Hamburg. Der FC Ingolstadt ist der einzige Bundesligaclub, der noch nie im Volkspark gespielt hat. Ein gutes Omen: Der HSV konnte 32 seiner 52 Heimpremieren gewinnen. Ein Blick zurück nach vorn

Das erste Mal ist etwas Besonderes. Es kribbelt, es ist aufregend, und obwohl man die Premiere unzählige Male im Kopf durchspielt, hat man manchmal auch ein bisschen Angst. Und trotzdem: Das erste Mal vergisst niemand – fast niemand.

„Unser erstes Mal“, sagt Horst Schnoor zögernd, „das ist doch schon so lange her.“ 630 Monate, um genau zu sein.

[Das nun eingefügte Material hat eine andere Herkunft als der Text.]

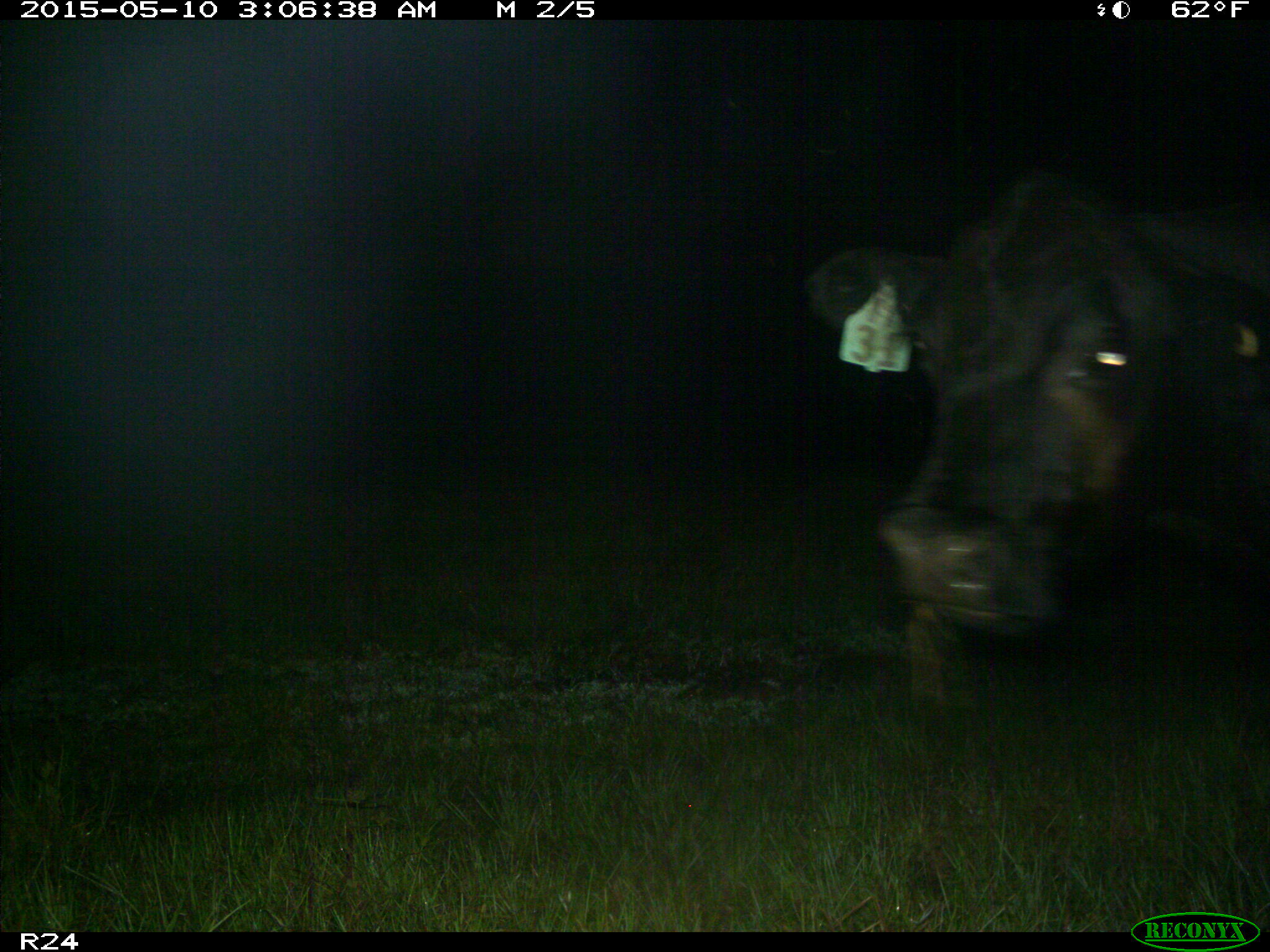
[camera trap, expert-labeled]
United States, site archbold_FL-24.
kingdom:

Am 31. August 1963 war es so weit. 32.000 Zuschauer waren in den Volkspark gekommen, wo nicht mehr und nicht weniger als das erste Heimspiel des HSV auf dem Programm stand. Das erste Mal Bundesliga in Hamburg. Der Gegner an jenem Sommernachmittag: der 1. FC Saarbrücken. „Die kannten wir gut. Gegen Saarbrücken mussten wir ja auch in den Gruppenspielen zur deutschen Meisterschaft zuvor häufig spielen“, sagt der damalige HSV-Torhüter Schnoor, der sich an den genauen Spielverlauf der Partie allerdings nicht erinnert. Oder nicht erinnern will.

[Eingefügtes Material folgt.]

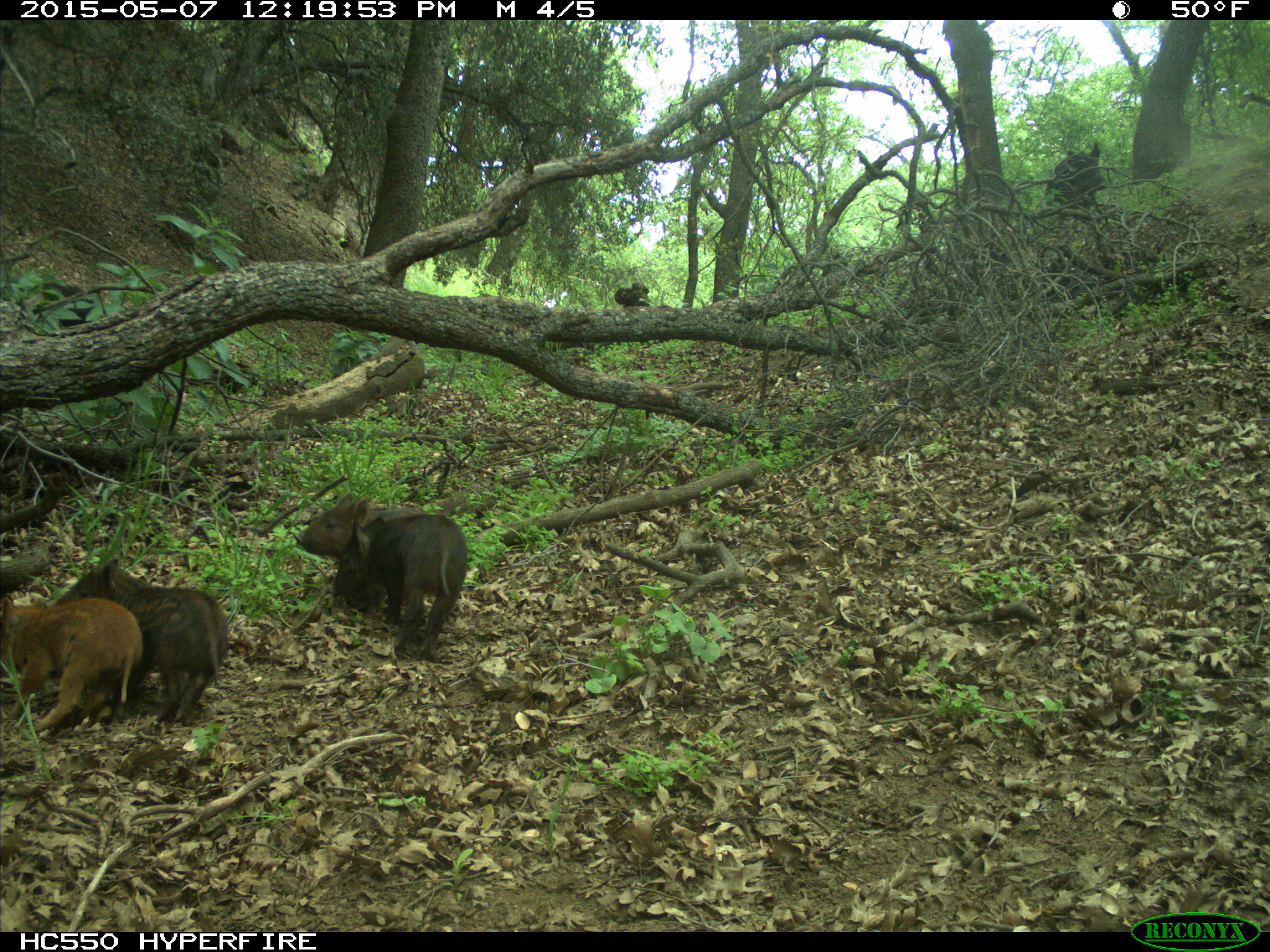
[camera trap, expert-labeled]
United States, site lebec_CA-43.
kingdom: Animalia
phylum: Chordata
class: Mammalia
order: Artiodactyla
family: Suidae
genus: Sus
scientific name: Sus scrofa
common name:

Kein Wunder. Hamburgs erstes Heimspiel begann, vorsichtig formuliert, bescheiden. Schuld hatte ein Saarbrücker, den vorher kaum einer kannte: Dieter Krafczyk. Der damals 21 Jahre alte Stürmer traf nach einer knappen halben Stunde zum 0:1 und zehn Minuten später zum 0:2. Die Stimmung im Volkspark war auf dem Tiefpunkt – bis Charly Dörfel direkt vor der Pause auf 1:2 verkürzte. In der zweiten Halbzeit traf Dörfel noch zweimal, Uwe Seeler einmal – nach 90 Minuten gewann der HSV mit 4:2. Ende gut, alles gut.

Knapp 53 Jahre ist das nun her. Seit dem Premierensieg gab es viele weitere erste HSV-Male im Volkspark. Das erste Nordderby gegen Werder Bremen 1964 (1:1). Der erste Nord-Süd-Gipfel gegen Bayern München 1965 (0:4). Und das erste Stadtderby gegen St. Pauli 1977 (0:2). Insgesamt 52 Clubs debütierten in Hamburg – meistens mit einem guten Ende für den HSV. Bei den ersten 15 Heimpremieren gingen die Hamburger sogar kein einziges Mal als Verlierer vom Platz. Borussia Neunkirchen beendete diese Serie 1965 mit einem überraschenden 2:1-Auswärtssieg. Insgesamt wurden 32 Heimpremieren gewonnen, nach 13 Spielen endete das erste HSV-Mal unentschieden, siebenmal gingen die Hamburger als Verlierer vom Platz. In 893 Heimspielen (488 Siege/219 Unentschieden/186 Niederlagen) traf der HSV auf jeden Club der Bundesliga – auf jeden bis auf einen: den FC Ingolstadt 04.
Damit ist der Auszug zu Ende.